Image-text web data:
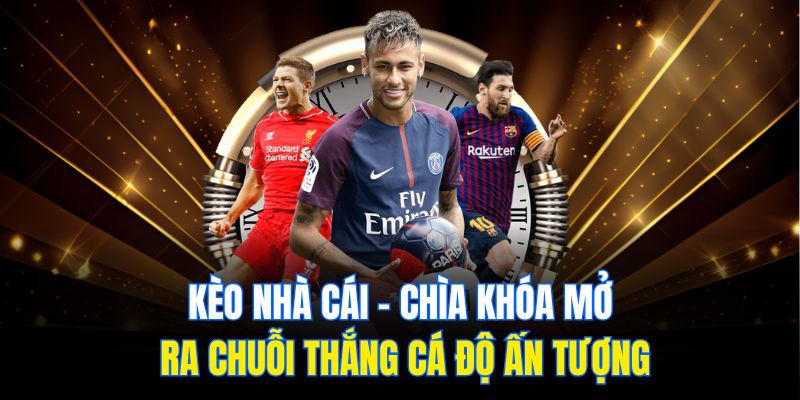 Sự kiện thể thao QH88 với thưởng cực lớn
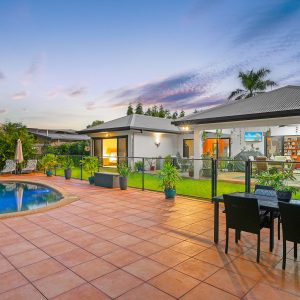 20 Batt Street, Clifton Beach, QLD 4879 AUS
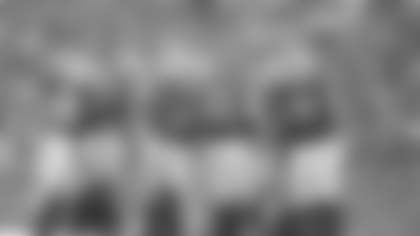 Buffalo Bills vs Cincinnati Bengals, Regular Season, December 07, 2025 at Highmark Stadium.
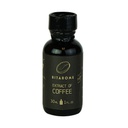 Coffee Extract 30 ml Bitarome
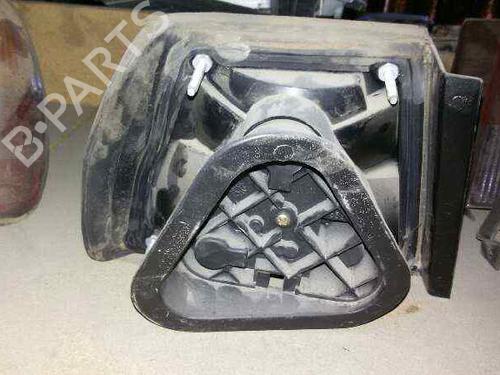 Right taillight LANCIA DEDRA (835_) 1.9 TDS (835EE, 835EF) | BP7942571C35 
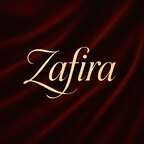 Zafira avatar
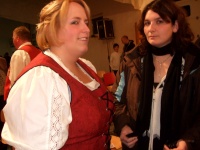 2008.11.15 - Herbstkonzert (193).JPG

• [WORK TO COMPLETE]
Rewrite all the items, replacing "Stadium" with "Arena" and keeping everything else identical. Leave the pictures out.

• [REPLY TO THE TASK]
 Sự kiện thể thao QH88 với thưởng cực lớn
 20 Batt Street, Clifton Beach, QLD 4879 AUS
 Buffalo Bills vs Cincinnati Bengals, Regular Season, December 07, 2025 at Highmark Arena.
 Coffee Extract 30 ml Bitarome
 Right taillight LANCIA DEDRA (835_) 1.9 TDS (835EE, 835EF) | BP7942571C35 
 Zafira avatar
 2008.11.15 - Herbstkonzert (193).JPG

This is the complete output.